A sea-change in CO2 data records
Scientists have gained a new tool in their efforts to research the world's changing environment: the Surface Ocean CO2 (carbon dioxide) Atlas (SOCAT). This is the most comprehensive dataset of surface water carbon dioxide measurements for the world's oceans and coastal seas, made up of 6.3 million global observations generated from research vessels, commercial ships and moorings around the world since 1968. The information provides researchers with a 40-year record of CO2 accumulation in the surface ocean. The study was funded in part by the CARBOOCEAN and CARBOCHANGE projects, which received EUR 14.5 million and EUR 7 million under the EU's Sixth and Seventh Framework Programmes (FP6, FP7), respectively.
It is estimated that oceans store 93% of the world's CO2; the remaining 7% is stored in the land biosphere and in the atmosphere, which at about 750 petagrams of carbon holds the least amount of carbon. However, this CO2 storage comes at a cost: the more CO2 that is stored, the less heat the ocean can absorb. Another result is that the more CO2 is absorbed, the more acidic the waters get. The more acidic the water, the more aquatic life is adversely affected. Mussels, for example, cannot create their protective shells, and coral — composed of the same material — could be affected as well.
So it is of utmost importance to increase our knowledge of the year-to-year and decade-by-decade changes in ocean CO2 absorption if scientists are to accurately assess the feedbacks between climate change and the ocean carbon cycle.
A team of more than 100 scientific experts from all around the world put together this new dataset. Dr Dorothee Bakker of the University of East Anglia (UEA) in the United Kingdom, which spearheaded the efforts, said: 'Assembling this dataset has been a major undertaking by sea-going marine carbon scientists from across the world for the last four years. We believe SOCAT will become an invaluable resource for anyone studying the ocean carbon cycle and its influence on global temperatures.'
Gathering the information was only part of the challenge. Once the data had been collated, it had to be combined and presented in a format that could be easily understood by other researchers wishing to find out more. This part of the effort was undertaken by Dr Are Olsen from the Bjerknes Centre for Climate Research in Norway, which physically assembled the dataset. Dr Olsen said, 'The unique aspect of this dataset is that the observations have been combined into a single uniform format and quality controlled. Reformatted input data and recalculated output data are publicly available at www.pangaea.de. The methods we have used are transparent and fully documented.'
This information is now freely available over the Internet and includes a sophisticated online data visualisation and manipulation tool called the Live Access Server. This server provides interactive maps that enables users to interrogate the data.

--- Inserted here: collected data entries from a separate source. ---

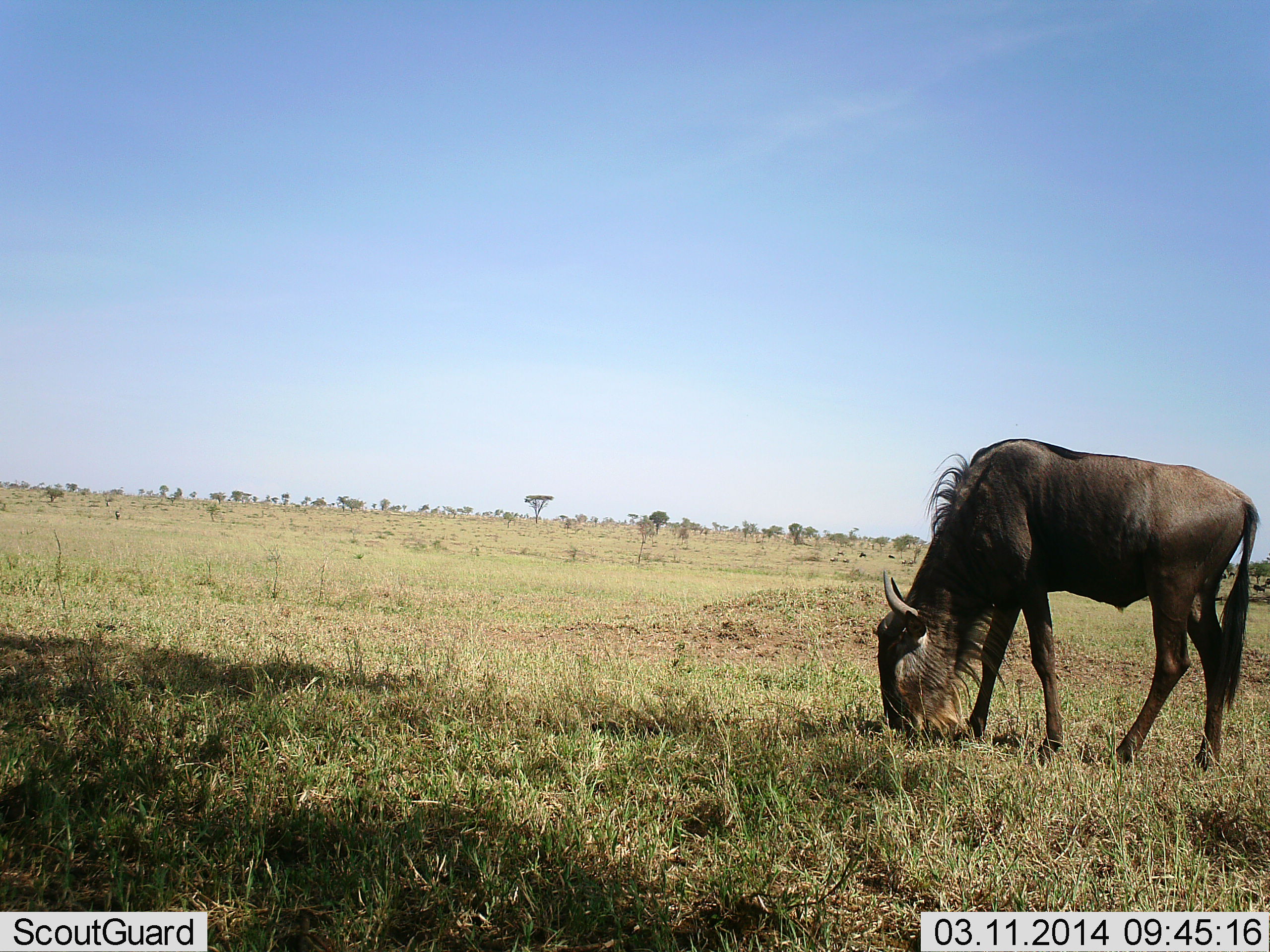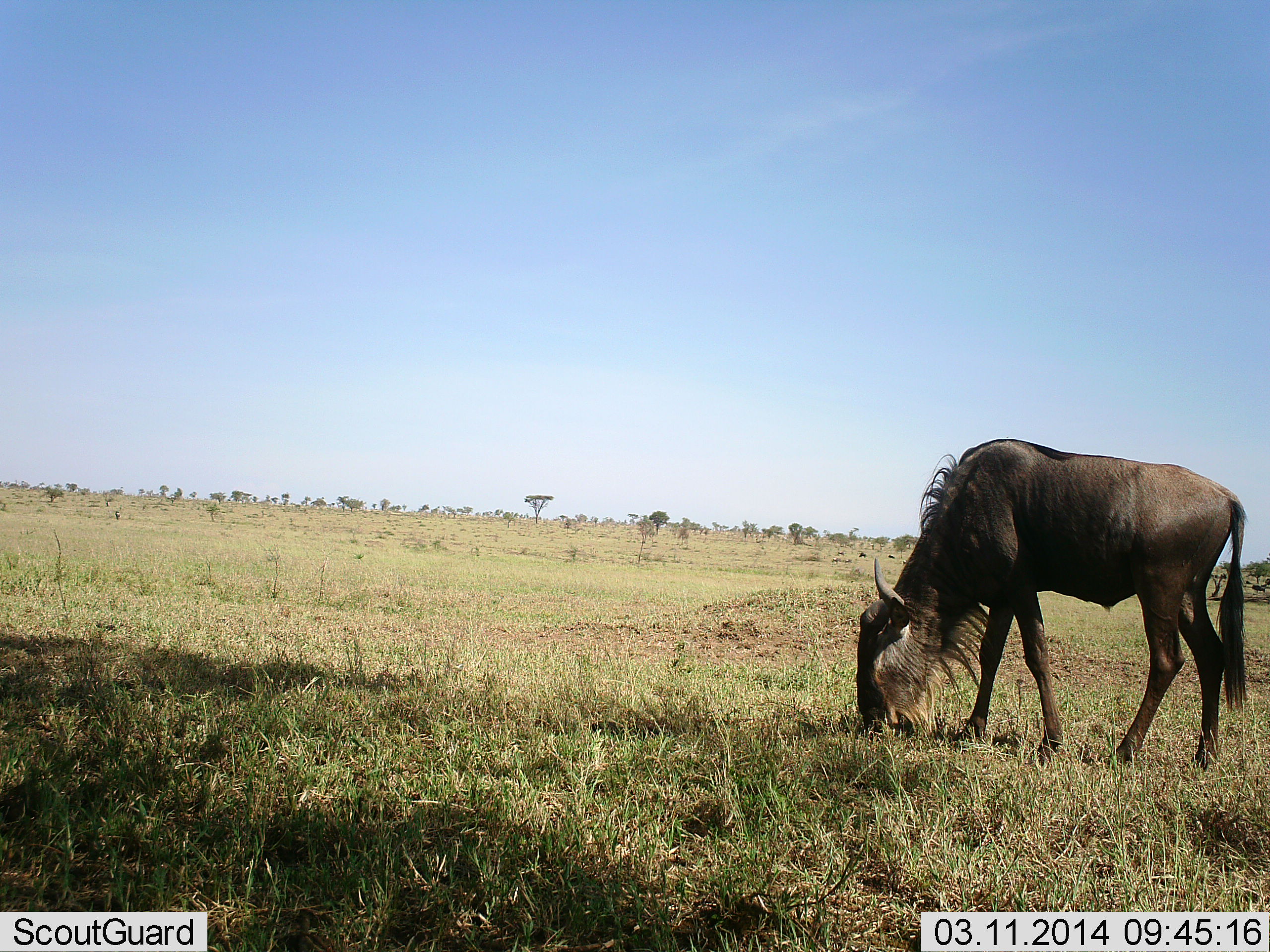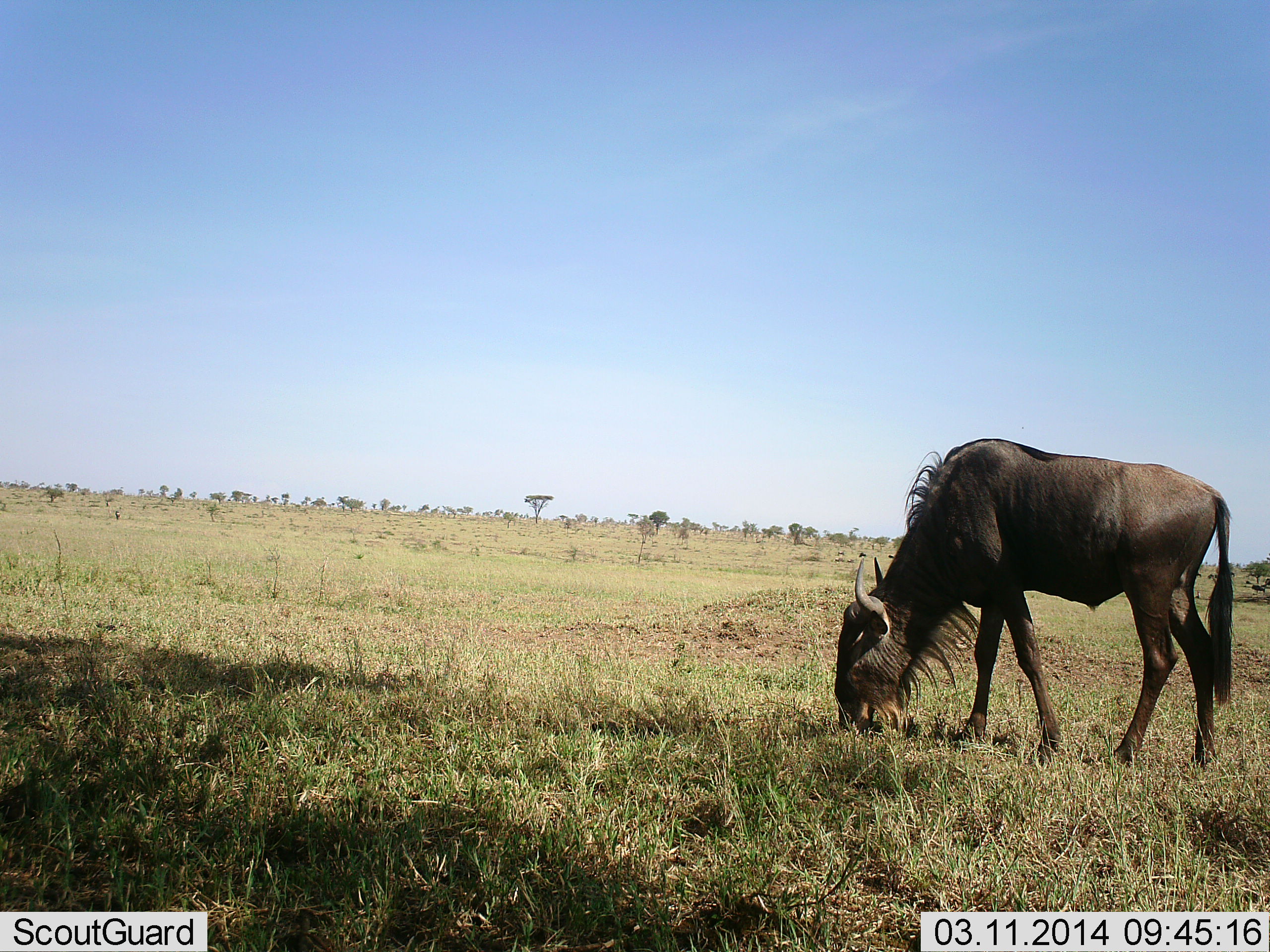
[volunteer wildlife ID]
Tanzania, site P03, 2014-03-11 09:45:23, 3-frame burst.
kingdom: Animalia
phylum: Chordata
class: Mammalia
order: Artiodactyla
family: Bovidae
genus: Connochaetes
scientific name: Connochaetes taurinus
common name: blue wildebeest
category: wildebeest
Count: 1.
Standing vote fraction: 30%.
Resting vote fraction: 0%.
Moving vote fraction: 20%.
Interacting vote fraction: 0%.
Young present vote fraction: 0%.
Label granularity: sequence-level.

'Our objective from the beginning was to make these products freely available to everyone. We are excited to see how the data will be used by professional and amateur scientists alike,' commented Dr Christopher Sabine from the NOAA's Pacific Marine Environmental Laboratory in the United States.

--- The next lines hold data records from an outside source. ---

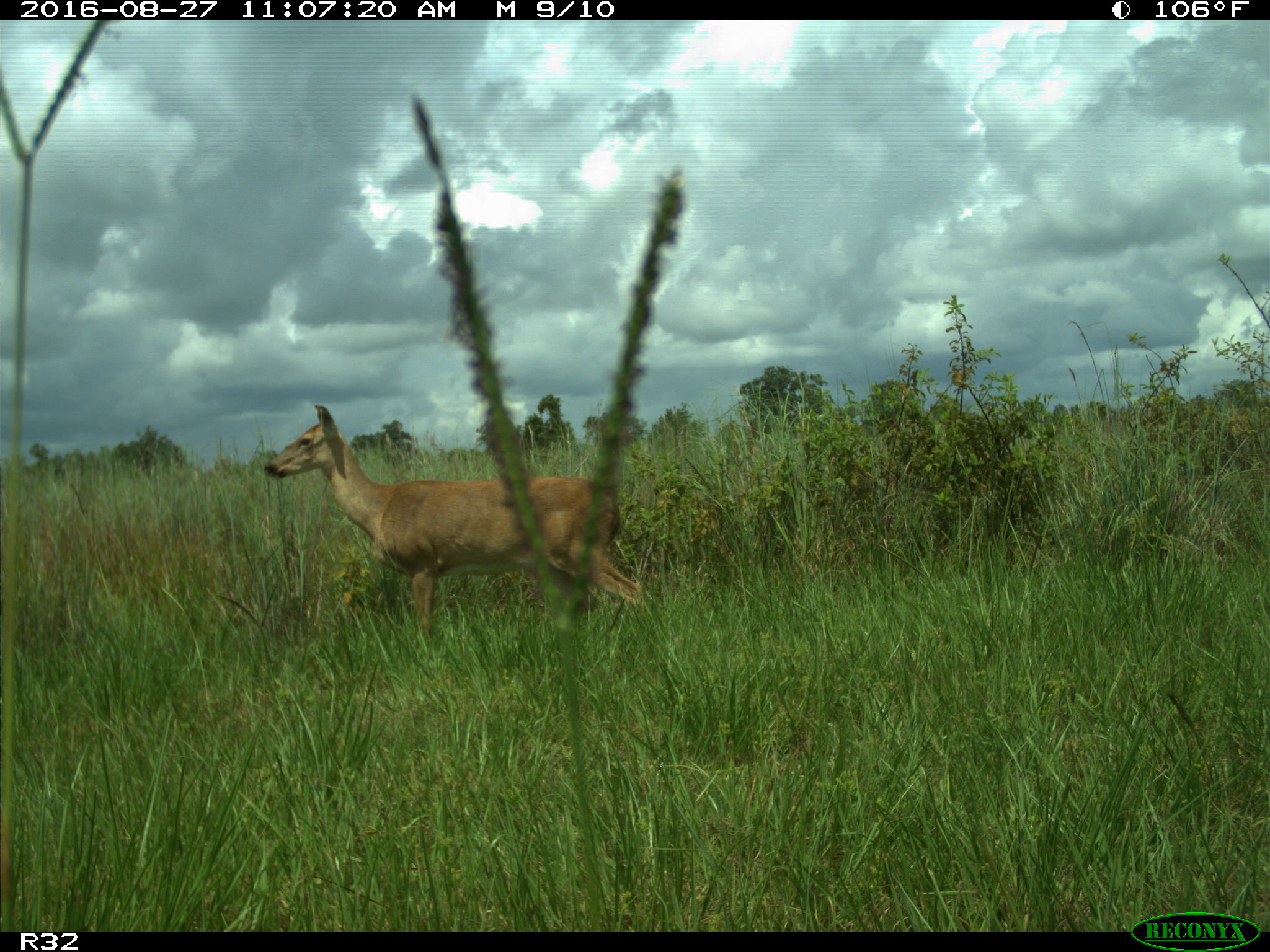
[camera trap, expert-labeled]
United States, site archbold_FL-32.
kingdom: Animalia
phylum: Chordata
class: Mammalia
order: Artiodactyla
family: Cervidae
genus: Odocoileus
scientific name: Odocoileus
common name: deer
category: unidentified deer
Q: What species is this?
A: Unidentified deer (deer) (Odocoileus).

CARBOOCEAN ('Marine carbon sources and sinks assessment') aimed to create an accurate assessment of the marine carbon sources and sinks, while CARBOCHANGE ('Changes in carbon uptake and emissions by oceans in a changing climate') sought to provide the best possible process-based quantification of net ocean carbon uptake under changing climate conditions using past and present ocean carbon cycle changes for a better prediction of future ocean carbon uptake.